### Written task 1:
In the forum post about reduce sum below, what does the poster think they may need to adjust more?

### Extract to read:
## START

Did i implement reduce sum correctly?

I have been trying to implement my model using reduce sum since without it, it can be quite slow. However, I am not 100% sure i implemented things correctly as the estimation time seems to vary quite heavily (although this could just be due to the data). I feel like maybe i need to be messing with the grainsize more, but this is my first time using reduce sum.

mod_cmd <- write_stan_file('
functions{

  real approximation(real log_lambda, real nu){
  
      real log_mu = log_lambda / nu;
      real nu_mu = nu * exp(log_mu);
      real nu2 = nu^2;
      // first 4 terms of the residual series
      real log_sum_resid = log1p(
        nu_mu^(-1) * (nu2 - 1) / 24 +
        nu_mu^(-2) * (nu2 - 1) / 1152 * (nu2 + 23) +
        nu_mu^(-3) * (nu2 - 1) / 414720 * (5 * nu2^2 - 298 * nu2 + 11237)

## END

### Material to process:
## START

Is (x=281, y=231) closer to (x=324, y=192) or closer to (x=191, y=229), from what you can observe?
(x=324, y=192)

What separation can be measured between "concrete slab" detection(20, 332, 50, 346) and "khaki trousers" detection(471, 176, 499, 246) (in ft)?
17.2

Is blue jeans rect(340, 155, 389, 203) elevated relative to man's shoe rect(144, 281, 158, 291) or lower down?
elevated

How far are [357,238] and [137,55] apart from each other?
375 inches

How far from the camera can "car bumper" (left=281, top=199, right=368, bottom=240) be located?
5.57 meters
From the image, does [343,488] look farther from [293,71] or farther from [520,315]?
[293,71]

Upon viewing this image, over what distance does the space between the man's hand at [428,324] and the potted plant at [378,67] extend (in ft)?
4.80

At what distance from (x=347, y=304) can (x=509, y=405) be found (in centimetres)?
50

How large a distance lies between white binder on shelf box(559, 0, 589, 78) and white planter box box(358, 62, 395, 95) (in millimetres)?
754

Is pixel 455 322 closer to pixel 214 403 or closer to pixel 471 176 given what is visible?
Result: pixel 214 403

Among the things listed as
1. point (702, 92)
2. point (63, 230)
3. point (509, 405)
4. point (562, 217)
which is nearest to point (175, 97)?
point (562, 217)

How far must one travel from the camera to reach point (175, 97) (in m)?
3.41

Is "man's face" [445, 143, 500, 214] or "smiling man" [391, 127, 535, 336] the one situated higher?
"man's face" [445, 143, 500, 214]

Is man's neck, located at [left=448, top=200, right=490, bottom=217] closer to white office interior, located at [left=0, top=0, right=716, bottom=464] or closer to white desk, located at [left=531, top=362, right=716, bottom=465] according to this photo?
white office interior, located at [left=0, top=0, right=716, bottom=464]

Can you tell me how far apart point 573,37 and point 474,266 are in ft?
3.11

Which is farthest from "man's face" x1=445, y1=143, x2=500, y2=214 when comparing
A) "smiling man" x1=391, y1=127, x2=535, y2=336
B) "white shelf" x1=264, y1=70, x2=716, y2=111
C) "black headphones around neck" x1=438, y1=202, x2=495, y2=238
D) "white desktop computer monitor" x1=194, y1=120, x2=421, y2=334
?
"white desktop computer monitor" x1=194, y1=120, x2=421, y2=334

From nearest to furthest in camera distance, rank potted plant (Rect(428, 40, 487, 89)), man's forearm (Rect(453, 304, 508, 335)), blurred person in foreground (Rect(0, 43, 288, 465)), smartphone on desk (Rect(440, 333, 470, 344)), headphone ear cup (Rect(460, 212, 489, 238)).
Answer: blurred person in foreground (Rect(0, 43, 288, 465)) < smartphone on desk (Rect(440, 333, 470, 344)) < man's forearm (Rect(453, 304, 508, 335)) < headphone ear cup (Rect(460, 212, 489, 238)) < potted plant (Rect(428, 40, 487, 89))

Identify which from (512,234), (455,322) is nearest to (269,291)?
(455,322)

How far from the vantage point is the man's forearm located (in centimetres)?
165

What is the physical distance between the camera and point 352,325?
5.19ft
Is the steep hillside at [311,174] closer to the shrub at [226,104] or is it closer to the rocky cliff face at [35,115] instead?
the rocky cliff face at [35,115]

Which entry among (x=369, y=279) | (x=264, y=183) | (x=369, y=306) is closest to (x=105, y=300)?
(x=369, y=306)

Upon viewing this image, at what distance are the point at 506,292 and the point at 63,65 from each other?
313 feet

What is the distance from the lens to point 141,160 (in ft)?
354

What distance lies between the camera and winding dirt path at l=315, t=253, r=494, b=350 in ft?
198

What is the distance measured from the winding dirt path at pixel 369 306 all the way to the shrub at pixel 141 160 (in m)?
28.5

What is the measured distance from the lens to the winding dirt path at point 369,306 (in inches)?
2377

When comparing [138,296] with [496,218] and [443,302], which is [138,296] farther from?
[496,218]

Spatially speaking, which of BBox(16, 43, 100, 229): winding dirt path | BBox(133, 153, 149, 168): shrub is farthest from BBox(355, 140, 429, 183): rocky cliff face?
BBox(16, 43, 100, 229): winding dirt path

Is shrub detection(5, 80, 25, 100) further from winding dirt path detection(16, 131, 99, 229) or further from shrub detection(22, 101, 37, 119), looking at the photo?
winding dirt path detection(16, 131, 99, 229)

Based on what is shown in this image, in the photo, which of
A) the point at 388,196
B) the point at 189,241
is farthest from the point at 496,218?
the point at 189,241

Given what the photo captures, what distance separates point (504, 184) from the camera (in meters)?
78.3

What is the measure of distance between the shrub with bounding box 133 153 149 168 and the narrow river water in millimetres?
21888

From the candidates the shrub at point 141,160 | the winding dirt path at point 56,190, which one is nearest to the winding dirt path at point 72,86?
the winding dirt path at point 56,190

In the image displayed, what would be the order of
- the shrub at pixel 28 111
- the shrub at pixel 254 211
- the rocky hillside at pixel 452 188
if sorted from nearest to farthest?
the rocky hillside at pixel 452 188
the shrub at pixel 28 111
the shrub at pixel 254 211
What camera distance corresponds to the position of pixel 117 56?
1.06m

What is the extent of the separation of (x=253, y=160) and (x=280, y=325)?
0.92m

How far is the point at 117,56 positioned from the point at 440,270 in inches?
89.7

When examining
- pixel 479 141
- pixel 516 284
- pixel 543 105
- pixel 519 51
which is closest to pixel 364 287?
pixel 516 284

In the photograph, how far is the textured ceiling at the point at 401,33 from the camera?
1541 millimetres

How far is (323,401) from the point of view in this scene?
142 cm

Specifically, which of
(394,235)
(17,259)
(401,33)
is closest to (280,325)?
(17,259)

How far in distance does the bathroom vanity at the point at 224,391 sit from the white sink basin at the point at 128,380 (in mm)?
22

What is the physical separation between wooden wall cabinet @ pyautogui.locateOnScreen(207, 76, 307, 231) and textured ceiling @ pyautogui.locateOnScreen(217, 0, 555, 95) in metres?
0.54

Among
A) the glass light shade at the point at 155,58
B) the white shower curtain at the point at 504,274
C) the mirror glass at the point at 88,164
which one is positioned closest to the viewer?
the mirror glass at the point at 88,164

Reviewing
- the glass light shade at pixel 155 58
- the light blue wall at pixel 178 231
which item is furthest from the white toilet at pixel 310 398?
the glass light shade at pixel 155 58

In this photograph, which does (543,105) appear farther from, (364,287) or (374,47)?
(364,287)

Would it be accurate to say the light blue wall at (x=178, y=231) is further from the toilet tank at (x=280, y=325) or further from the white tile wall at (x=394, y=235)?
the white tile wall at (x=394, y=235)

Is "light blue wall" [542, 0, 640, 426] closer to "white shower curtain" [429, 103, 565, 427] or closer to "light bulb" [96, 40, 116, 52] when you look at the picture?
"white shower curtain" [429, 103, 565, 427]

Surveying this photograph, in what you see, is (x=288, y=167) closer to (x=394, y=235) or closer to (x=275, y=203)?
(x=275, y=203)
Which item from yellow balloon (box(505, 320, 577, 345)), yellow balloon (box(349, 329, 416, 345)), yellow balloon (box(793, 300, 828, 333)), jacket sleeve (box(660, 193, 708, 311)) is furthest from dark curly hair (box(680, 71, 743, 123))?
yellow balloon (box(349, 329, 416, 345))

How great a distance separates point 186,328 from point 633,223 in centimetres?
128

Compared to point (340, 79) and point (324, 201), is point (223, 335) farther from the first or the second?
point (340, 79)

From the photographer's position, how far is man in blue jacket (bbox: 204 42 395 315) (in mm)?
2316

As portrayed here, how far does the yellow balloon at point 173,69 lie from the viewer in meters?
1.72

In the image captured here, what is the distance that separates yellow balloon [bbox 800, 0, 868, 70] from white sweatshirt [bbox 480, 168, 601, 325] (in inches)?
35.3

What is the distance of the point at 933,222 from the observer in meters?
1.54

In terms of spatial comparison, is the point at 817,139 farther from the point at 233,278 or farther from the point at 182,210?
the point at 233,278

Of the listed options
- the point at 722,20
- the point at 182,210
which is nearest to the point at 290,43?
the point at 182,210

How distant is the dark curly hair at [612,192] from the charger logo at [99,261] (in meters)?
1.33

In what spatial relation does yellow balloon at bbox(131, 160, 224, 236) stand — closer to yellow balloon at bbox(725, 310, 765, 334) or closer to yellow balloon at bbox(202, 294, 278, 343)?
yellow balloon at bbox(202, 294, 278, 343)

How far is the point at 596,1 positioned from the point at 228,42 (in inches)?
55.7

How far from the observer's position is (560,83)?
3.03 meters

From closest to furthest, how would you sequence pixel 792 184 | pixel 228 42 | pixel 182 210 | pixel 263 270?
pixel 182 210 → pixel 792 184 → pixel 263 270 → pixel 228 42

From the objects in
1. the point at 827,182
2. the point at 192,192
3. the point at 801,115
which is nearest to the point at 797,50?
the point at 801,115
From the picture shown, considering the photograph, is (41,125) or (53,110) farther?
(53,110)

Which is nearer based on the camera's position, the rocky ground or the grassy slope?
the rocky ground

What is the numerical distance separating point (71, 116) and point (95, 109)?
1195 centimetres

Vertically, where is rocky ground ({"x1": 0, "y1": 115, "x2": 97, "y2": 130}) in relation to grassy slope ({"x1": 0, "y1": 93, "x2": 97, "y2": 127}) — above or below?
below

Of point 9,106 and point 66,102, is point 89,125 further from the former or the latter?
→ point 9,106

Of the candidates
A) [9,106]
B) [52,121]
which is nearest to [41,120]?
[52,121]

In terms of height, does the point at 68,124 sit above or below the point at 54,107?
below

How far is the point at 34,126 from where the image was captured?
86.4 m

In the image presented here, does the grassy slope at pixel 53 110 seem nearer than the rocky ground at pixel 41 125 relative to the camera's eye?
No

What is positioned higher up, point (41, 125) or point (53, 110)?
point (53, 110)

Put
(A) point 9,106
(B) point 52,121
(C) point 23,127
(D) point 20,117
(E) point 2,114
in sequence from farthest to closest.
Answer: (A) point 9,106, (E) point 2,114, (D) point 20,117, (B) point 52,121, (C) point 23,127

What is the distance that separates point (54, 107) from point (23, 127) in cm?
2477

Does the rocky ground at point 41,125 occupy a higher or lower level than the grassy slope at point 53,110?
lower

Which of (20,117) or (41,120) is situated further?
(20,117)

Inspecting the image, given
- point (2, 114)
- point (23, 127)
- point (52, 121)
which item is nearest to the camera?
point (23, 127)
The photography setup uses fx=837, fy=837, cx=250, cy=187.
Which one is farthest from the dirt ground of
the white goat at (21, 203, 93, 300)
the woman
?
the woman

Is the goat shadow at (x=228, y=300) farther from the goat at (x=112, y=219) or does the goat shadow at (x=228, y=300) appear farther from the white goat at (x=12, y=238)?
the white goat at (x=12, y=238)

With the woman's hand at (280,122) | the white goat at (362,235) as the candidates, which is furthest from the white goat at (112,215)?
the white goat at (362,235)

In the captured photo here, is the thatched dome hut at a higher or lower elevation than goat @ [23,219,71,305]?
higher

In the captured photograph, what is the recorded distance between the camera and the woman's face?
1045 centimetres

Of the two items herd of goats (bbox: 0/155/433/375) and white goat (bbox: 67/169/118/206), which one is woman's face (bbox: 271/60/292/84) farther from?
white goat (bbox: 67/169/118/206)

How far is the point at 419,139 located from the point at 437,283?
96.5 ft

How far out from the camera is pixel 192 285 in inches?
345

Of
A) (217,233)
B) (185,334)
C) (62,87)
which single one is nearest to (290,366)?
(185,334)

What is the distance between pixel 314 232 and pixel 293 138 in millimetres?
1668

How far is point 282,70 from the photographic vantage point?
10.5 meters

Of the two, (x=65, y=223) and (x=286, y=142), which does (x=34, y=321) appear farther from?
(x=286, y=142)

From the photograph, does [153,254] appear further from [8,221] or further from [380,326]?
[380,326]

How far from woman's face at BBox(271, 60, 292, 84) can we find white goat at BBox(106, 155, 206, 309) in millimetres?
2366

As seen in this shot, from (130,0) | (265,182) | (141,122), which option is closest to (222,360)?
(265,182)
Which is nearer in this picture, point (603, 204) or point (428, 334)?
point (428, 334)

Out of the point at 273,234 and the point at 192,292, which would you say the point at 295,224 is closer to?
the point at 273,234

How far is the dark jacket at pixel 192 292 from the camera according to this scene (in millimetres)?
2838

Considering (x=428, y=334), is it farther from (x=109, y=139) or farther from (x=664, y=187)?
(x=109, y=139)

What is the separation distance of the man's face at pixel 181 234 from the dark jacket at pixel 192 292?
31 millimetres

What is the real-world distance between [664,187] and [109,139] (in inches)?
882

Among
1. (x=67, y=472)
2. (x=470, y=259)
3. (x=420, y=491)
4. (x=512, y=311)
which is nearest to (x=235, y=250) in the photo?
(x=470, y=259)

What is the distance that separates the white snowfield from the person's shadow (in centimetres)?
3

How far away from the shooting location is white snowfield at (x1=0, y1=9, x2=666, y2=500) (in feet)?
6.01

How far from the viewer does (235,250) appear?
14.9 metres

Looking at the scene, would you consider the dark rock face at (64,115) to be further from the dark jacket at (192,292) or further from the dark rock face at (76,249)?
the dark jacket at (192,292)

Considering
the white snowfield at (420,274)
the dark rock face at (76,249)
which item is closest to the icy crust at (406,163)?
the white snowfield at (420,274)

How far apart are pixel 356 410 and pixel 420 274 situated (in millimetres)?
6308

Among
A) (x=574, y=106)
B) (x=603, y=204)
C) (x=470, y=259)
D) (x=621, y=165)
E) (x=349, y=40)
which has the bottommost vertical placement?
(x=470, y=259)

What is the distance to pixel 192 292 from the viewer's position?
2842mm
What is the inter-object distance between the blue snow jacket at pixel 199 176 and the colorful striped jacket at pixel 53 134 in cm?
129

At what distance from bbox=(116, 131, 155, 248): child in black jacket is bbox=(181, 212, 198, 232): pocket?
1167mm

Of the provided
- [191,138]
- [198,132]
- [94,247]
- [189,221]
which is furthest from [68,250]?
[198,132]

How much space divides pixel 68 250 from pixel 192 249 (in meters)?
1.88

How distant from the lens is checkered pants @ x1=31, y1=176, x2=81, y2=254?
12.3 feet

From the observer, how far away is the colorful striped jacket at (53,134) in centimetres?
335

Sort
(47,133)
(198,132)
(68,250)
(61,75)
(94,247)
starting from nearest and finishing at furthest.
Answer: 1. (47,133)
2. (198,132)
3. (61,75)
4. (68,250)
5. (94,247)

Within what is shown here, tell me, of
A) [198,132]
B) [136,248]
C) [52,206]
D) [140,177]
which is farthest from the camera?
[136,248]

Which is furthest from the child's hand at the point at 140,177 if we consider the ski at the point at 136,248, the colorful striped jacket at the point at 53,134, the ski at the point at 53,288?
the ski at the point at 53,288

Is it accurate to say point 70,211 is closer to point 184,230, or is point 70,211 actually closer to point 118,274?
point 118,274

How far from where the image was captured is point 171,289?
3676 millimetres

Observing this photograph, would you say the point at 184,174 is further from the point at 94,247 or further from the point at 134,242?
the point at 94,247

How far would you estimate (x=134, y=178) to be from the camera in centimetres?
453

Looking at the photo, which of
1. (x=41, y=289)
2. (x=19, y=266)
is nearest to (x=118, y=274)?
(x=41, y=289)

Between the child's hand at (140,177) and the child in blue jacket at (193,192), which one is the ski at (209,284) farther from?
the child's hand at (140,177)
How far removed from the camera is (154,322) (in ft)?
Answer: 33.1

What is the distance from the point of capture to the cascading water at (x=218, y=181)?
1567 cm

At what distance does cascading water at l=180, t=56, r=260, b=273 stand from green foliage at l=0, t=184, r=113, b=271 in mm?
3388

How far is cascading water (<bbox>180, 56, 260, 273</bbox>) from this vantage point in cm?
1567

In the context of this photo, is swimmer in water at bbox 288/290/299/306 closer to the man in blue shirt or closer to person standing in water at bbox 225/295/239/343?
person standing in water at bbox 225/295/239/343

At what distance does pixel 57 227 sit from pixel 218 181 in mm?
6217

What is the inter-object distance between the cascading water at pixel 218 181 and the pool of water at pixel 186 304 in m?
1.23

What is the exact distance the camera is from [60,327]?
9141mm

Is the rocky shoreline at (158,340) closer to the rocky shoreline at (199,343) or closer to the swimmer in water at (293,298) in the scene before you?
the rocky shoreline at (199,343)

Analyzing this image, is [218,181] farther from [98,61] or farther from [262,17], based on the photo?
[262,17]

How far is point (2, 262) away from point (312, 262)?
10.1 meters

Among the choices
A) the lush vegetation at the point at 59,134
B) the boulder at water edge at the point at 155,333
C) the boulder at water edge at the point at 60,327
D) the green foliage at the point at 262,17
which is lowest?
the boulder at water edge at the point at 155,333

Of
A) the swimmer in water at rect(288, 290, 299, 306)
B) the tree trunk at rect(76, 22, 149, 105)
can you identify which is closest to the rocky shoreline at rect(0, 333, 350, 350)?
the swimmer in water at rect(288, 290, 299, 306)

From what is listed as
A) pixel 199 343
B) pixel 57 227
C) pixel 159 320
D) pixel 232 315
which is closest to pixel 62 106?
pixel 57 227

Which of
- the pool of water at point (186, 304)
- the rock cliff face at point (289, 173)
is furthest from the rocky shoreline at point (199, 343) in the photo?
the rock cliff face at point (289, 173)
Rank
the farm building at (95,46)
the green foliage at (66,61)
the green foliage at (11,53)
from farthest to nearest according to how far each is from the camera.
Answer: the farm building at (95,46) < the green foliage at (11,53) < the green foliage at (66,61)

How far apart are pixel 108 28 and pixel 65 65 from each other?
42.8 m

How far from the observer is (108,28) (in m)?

## END

### Written task 2:
Copy the records from the line containing "What is the numerical" to the line containing "1045 centimetres", including both of those lines.

### Task solution 1:
The grainsize.

### Task solution 2:
What is the numerical distance separating point (71, 116) and point (95, 109)?
1195 centimetres

Vertically, where is rocky ground ({"x1": 0, "y1": 115, "x2": 97, "y2": 130}) in relation to grassy slope ({"x1": 0, "y1": 93, "x2": 97, "y2": 127}) — above or below?
below

Of point 9,106 and point 66,102, is point 89,125 further from the former or the latter?
→ point 9,106

Of the candidates
A) [9,106]
B) [52,121]
which is nearest to [41,120]?
[52,121]

In terms of height, does the point at 68,124 sit above or below the point at 54,107?
below

How far is the point at 34,126 from where the image was captured?
86.4 m

In the image presented here, does the grassy slope at pixel 53 110 seem nearer than the rocky ground at pixel 41 125 relative to the camera's eye?
No

What is positioned higher up, point (41, 125) or point (53, 110)?
point (53, 110)

Put
(A) point 9,106
(B) point 52,121
(C) point 23,127
(D) point 20,117
(E) point 2,114
in sequence from farthest to closest.
Answer: (A) point 9,106, (E) point 2,114, (D) point 20,117, (B) point 52,121, (C) point 23,127

What is the distance that separates point (54, 107) from point (23, 127) in cm?
2477

Does the rocky ground at point 41,125 occupy a higher or lower level than the grassy slope at point 53,110?
lower

Which of (20,117) or (41,120) is situated further?
(20,117)

Inspecting the image, given
- point (2, 114)
- point (23, 127)
- point (52, 121)
which item is nearest to the camera?
point (23, 127)
The photography setup uses fx=837, fy=837, cx=250, cy=187.
Which one is farthest from the dirt ground of
the white goat at (21, 203, 93, 300)
the woman
?
the woman

Is the goat shadow at (x=228, y=300) farther from the goat at (x=112, y=219) or does the goat shadow at (x=228, y=300) appear farther from the white goat at (x=12, y=238)?
the white goat at (x=12, y=238)

With the woman's hand at (280,122) | the white goat at (362,235) as the candidates, which is furthest from the white goat at (112,215)?
the white goat at (362,235)

In the captured photo here, is the thatched dome hut at a higher or lower elevation than goat @ [23,219,71,305]?
higher

In the captured photograph, what is the recorded distance between the camera and the woman's face?
1045 centimetres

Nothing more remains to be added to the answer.